Xi Jinping, most relevantly, is a product of this period. His father was one of the PLA’s vaunted “Eight Immortals” who led to success in the civil war yet the elder Xi Zhongxun became one more of Mao’s many victims a generation later. What were the crimes that Party loyalists faced? They questioned—or were feared would protest—whether Mao’s actions during the late 1950s, a diabolical time when the Chairman allowed famine under the auspices of the Great Leap Forward, were bad for the Chinese people. The younger Xi spent months in the interior doing the menial labor required as part of “patriotic reeducation”, much as did those former landowners who faced the Revolution in the late 1940s and 50s. During the CR, merely having studied English became a crime, a measure of the depth of anxiety Maoists harbored. One might have expected Xi to pursue a different path.
Xi Jinping today, however, seeks to rejuvenate a Party towards its past orientation as ultimate arbiter in so many parts of citizens’s lives. He advocates Chinese nationalism and self-sufficiency to assure the Party remains in Zhongnanhai in control for the foreseeable future while he attacks foreigners seeking to “keep down” the Chinese people. He stokes what is at times fanaticism, particularly when the “feelings of the Chinese people” are “wounded” by Japan or the United States, but he can smile like a Cheshire Cat on those occasions he courts foreign leaders from elsewhere—or the two same “offending” countries. Xi rewrites memories where it suits him because he shuts down dissent or alternate visions.
Australian Ambassador to the United States and former Prime Minister Dr. Kevin Rudd, a scholar of the Middle Kingdom in his own right, gave powerful remarks on Xi’s aspirations, along with China’s context, earlier this week at the National War College. Rudd’s argument nests with Branigan’s reminders of memory, fanaticism, and the views of the Chinese people: they can be lead to change or remain silent where necessary as Xi moves to reverse what he views as harm to his nation.
Our interpretation of actions viz a viz China are often quite different yet some voices try overwriting our memories as well. Nothing new here but hardly the way we consider the topic, isn’t it?

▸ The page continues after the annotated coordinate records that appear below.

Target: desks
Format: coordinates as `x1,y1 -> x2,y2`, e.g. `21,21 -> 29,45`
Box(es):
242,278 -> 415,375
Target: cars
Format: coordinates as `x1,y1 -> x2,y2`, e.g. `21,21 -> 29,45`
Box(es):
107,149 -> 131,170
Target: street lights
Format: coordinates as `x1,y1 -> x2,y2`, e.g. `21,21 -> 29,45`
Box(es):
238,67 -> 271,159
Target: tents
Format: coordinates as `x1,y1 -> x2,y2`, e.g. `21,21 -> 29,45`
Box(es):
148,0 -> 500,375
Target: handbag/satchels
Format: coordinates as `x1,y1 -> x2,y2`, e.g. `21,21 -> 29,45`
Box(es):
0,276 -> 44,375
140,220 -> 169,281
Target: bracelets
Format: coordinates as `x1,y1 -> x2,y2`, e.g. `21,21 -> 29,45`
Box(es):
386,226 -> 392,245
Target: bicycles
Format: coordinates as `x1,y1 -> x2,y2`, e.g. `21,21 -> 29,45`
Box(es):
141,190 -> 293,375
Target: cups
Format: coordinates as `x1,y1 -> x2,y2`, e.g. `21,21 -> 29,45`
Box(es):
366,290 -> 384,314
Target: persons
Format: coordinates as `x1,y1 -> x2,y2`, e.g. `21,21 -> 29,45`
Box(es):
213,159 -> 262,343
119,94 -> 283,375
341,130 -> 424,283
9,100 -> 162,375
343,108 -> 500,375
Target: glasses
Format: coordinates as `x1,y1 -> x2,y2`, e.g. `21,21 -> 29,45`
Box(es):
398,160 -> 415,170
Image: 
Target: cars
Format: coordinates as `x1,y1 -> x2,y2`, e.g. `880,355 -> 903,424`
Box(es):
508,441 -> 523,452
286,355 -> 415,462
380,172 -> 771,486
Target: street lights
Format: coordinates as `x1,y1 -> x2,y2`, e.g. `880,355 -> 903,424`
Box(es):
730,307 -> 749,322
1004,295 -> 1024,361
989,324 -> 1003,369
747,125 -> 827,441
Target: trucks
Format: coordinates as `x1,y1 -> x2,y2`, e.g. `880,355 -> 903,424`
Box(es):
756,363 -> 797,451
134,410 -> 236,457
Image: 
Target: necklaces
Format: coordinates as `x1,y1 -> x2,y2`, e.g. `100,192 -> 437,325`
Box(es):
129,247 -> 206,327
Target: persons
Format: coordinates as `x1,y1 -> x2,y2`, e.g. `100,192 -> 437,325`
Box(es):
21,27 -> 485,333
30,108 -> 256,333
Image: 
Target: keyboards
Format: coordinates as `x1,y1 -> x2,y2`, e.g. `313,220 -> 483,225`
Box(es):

As Branigan notes, memory for any people is a work in progress. How it appears for any individual certainly can evolve rather than remain set in stone as “truth”. I wonder how many other fanatical portions of other nations run similar risks? It is easy to say the CR was uniquely Chinese but the desire to rewrite events, to punish apostates from orthodoxy, and to ignore implications for the future are much more common than merely in Asia.

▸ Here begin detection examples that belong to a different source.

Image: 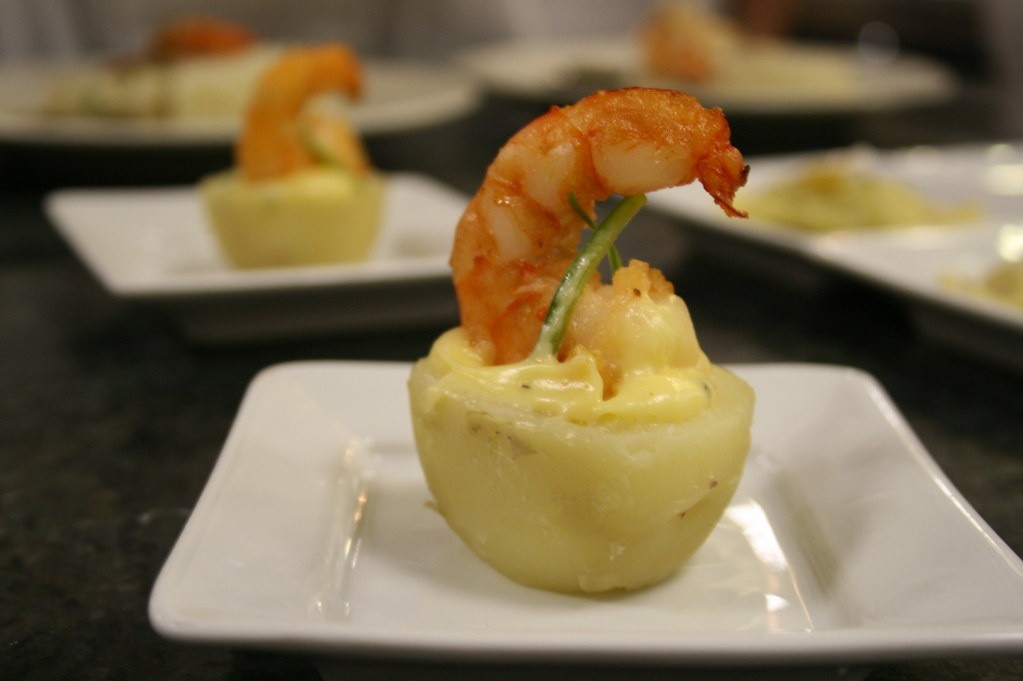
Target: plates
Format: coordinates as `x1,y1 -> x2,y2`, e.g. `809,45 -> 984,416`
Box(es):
0,45 -> 490,151
44,169 -> 475,349
610,141 -> 1023,371
462,36 -> 957,116
146,359 -> 1023,671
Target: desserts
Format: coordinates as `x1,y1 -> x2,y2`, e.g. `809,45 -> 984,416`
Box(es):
200,164 -> 382,268
409,261 -> 756,595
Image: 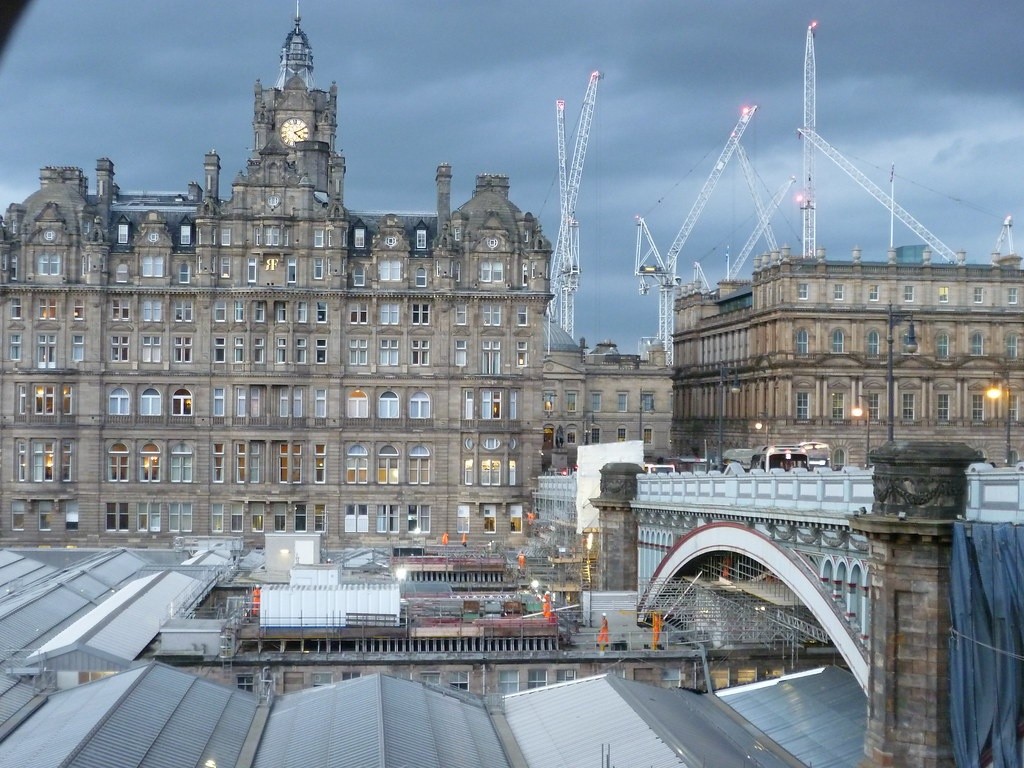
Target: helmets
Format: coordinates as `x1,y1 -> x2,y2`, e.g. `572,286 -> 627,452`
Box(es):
256,585 -> 260,588
546,591 -> 550,595
602,613 -> 606,617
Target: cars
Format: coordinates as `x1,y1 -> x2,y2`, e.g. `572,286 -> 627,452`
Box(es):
644,464 -> 675,475
659,459 -> 689,475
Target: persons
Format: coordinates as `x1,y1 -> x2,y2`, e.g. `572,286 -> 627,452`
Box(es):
442,530 -> 449,544
597,613 -> 609,647
527,512 -> 536,525
653,611 -> 663,641
462,533 -> 468,545
252,584 -> 260,617
517,551 -> 526,567
720,556 -> 730,577
541,591 -> 552,618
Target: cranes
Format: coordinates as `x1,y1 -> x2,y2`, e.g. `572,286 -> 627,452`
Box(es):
797,127 -> 1024,266
546,71 -> 605,337
795,20 -> 821,258
634,104 -> 756,363
722,141 -> 796,282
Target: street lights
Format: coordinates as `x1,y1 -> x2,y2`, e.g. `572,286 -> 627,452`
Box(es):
756,411 -> 769,446
987,383 -> 1011,466
585,427 -> 591,446
888,312 -> 918,441
853,394 -> 870,469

Again, it comes down to who gets to decide for memories and indemnity. Actions and consequences at work.
I welcome your thoughts and rebuttals. Please feel free to circulate if you find this of value. I appreciate your time, and I laud the subscribers who support me financially with their commitments.

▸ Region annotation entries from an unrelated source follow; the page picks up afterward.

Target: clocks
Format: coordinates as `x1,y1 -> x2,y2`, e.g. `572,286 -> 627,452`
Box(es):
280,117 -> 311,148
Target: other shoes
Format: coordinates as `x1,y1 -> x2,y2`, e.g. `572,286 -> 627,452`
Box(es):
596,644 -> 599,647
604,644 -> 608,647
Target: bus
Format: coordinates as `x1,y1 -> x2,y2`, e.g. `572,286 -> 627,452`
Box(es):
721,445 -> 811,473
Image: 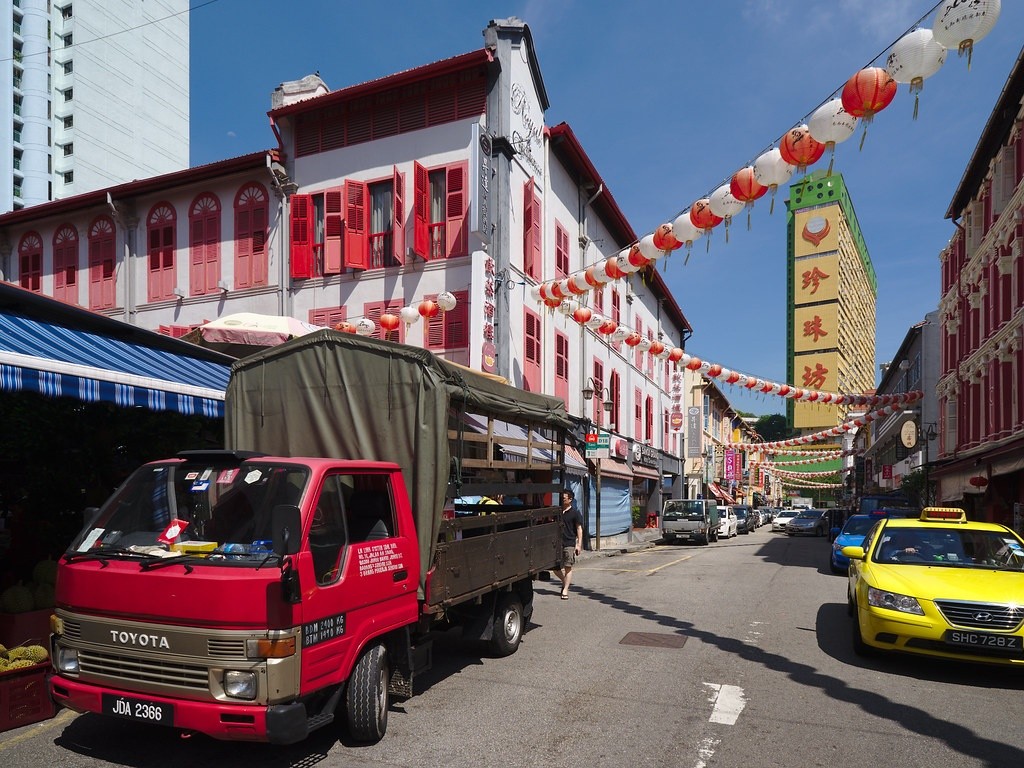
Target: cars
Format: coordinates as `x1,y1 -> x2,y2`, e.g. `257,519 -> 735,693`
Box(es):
840,506 -> 1024,668
829,509 -> 908,575
785,508 -> 840,537
753,505 -> 810,529
717,505 -> 738,539
771,510 -> 803,532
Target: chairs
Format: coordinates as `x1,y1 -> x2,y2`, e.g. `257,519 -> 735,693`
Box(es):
348,491 -> 394,543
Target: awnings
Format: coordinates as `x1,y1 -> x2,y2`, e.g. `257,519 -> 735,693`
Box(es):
0,313 -> 231,418
449,408 -> 660,481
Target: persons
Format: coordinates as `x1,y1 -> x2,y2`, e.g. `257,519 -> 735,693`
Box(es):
552,489 -> 584,600
905,548 -> 915,555
478,494 -> 503,516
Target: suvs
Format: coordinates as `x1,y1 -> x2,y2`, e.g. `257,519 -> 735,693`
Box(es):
732,504 -> 756,535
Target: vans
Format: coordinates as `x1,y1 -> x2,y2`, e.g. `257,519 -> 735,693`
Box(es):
856,495 -> 921,518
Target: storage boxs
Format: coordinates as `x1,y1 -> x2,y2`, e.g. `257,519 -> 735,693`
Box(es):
0,657 -> 56,732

It is a beautiful sunny day in September with autumnal colors in full bloom. May yours be similar.
Be well and be safe. FIN
Tania Branigan, Red Memory: The Afterlives of the Chinese Cultural Revolution. New York: W. W. Norton, 2023.
Kevin Rudd, PhD, “The Interrelationship Between CCP Ideology, Strategy and Deterrence: China’s Ideological Framework for Strategic Decision-Making, Different American and Chinese Concepts of Deterrence and the Impact on Strategic Stability in the Taiwan Strait”. Remarks at the National War College, 4 September 2024.